Single by Frank Ocean
- B-side: "In My Room" (Benny Revival Remix)
- Released: November 2, 2019
- Length: 2:13
- Label: Blonded
- Songwriters: Frank Ocean; Michael Uzowuru;
- Producers: Ocean; Uzowuru; Sango;

Frank Ocean singles chronology
| "DHL" (2019) | "In My Room" (2019) | "Dear April" / "Cayendo" (2020) |

Lyric video
- "In My Room on YouTube

= In My Room (Frank Ocean song) =

2019 single by Frank Ocean

"In My Room" is a song by Frank Ocean, released as a single on November 2, 2019. Ocean wrote and produced the song alongside Michael Uzowuru.

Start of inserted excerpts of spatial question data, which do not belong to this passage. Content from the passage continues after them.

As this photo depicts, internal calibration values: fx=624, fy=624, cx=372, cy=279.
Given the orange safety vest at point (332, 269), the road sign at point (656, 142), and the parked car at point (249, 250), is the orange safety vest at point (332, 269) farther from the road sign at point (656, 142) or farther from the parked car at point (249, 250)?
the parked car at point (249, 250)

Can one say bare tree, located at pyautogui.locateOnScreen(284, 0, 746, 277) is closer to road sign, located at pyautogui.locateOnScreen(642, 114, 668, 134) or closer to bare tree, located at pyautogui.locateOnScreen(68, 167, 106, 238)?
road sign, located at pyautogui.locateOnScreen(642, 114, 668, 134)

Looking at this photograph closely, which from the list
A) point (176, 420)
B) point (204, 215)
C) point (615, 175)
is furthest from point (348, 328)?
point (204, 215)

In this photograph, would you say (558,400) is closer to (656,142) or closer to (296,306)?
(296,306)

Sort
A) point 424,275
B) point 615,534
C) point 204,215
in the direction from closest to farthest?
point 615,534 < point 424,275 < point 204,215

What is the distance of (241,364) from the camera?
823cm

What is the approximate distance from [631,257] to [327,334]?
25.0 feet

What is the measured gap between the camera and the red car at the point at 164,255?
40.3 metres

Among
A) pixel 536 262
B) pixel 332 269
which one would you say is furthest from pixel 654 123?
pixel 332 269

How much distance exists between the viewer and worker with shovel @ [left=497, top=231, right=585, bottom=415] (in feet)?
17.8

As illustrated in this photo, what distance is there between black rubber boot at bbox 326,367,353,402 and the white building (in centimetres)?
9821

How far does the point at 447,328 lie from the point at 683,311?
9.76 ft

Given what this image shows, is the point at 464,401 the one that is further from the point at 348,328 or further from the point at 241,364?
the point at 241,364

It was premiered on Ocean's Beats 1 radio show, Blonded Radio, two weeks after "DHL". The 7-inch single vinyl included the original mix of the song as well as a remix by Benny Revival as its B-side.

==Composition==
The song features Ocean rapping and crooning over a looped synth line and a "simple" beat, with some drum programming done by Sango.

==Critical reception==
Matthew Schnipper of Pitchfork compared the song to the music of rapper Lil B and called the first two-thirds of the song "nice, if close to throwaway."

==Charts==

| Chart (2019) | Peak position |
|---|---|
| Canada Hot 100 (Billboard) | 70 |
| Ireland (IRMA) | 63 |
| Lithuania (AGATA) | 81 |
| New Zealand Hot Singles (RMNZ) | 6 |
| UK Singles (Official Charts) | 72 |
| US Billboard Hot 100 | 85 |
| US Hot R&B/Hip-Hop Songs (Billboard) | 42 |
| US Rolling Stone Top 100 | 32 |

==Certifications==

| Region | Certification | Certified units/sales |
| Denmark (IFPI Danmark) | Gold | 45,000^{‡} |
| New Zealand (RMNZ) | Platinum | 30,000^{‡} |
| United Kingdom (BPI) | Gold | 400,000^{‡} |
^{‡} Sales+streaming figures based on certification alone.